A transformação digital mudou o papel dos líderes. Em uma época em que empresas lutam para atrair e reter os melhores talentos e os profissionais tentam se manter relevantes no mercado de trabalho, os CEOs precisam atuar pensando nas duas pontas. Precisam criar um ambiente inclusivo para conseguir atrair os profissionais de fora, ao mesmo tempo em que devem ajudar suas próprias equipes a se requalificar. “Já vimos que não é possível resolver o problema simplesmente contratando novas pessoas”, diz resume Ana Paula Assis, presidente da IBM América Latina.
Esse é o caminho, segundo ela, para lidar com a escassez de mão de obra qualificada para as novas tecnologias. O tema é de grande importância. Segundo uma pesquisa da própria IBM, 120 milhões de profissionais provavelmente terão de ser recapacitadados até 2022. Na quinta-feira (23/05), Ana Paula participa do Conalife 2019, em São Paulo.

Informações exibidas -
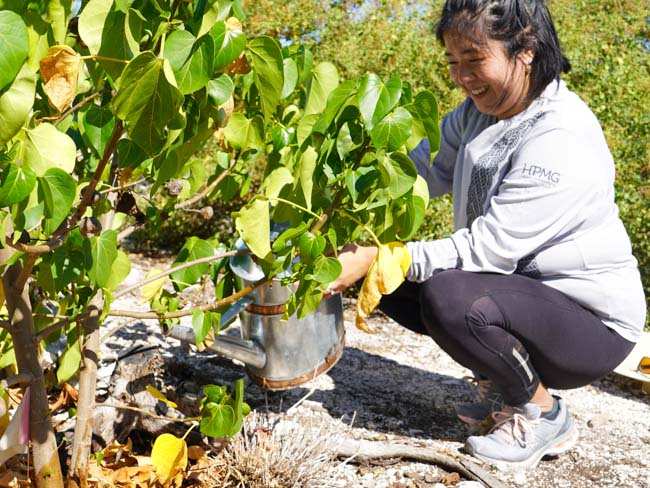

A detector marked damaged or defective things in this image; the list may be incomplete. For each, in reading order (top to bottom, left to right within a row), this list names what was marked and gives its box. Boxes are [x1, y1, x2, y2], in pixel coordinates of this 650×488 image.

rusty metal band [244, 336, 344, 392]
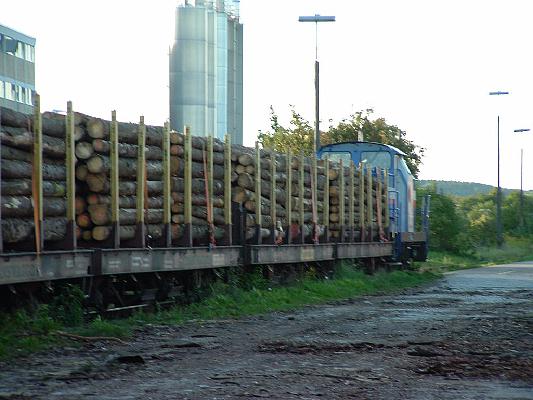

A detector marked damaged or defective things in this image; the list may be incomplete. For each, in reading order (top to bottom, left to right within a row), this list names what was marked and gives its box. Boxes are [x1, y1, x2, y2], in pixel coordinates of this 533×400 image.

rusty metal surface [0, 250, 91, 284]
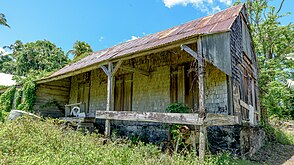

Instruções -
a – Reescreva o trecho, de "Esse é o caminho, segundo" até "em São Paulo.", trocando "escassez" por "falta".
b – Segundo o trecho, que cargo Ana Paula Assis ocupa?
c – Liste todos os nomes próprios que aparecem no trecho.
A listagem é um material à parte, sem relação com o trecho.

Respostas dos exercícios -
a –
Esse é o caminho, segundo ela, para lidar com a falta de mão de obra qualificada para as novas tecnologias. O tema é de grande importância. Segundo uma pesquisa da própria IBM, 120 milhões de profissionais provavelmente terão de ser recapacitadados até 2022. Na quinta-feira (23/05), Ana Paula participa do Conalife 2019, em São Paulo.

b – Presidente da IBM América Latina.

c – Ana Paula Assis, IBM, América Latina, Conalife 2019, São Paulo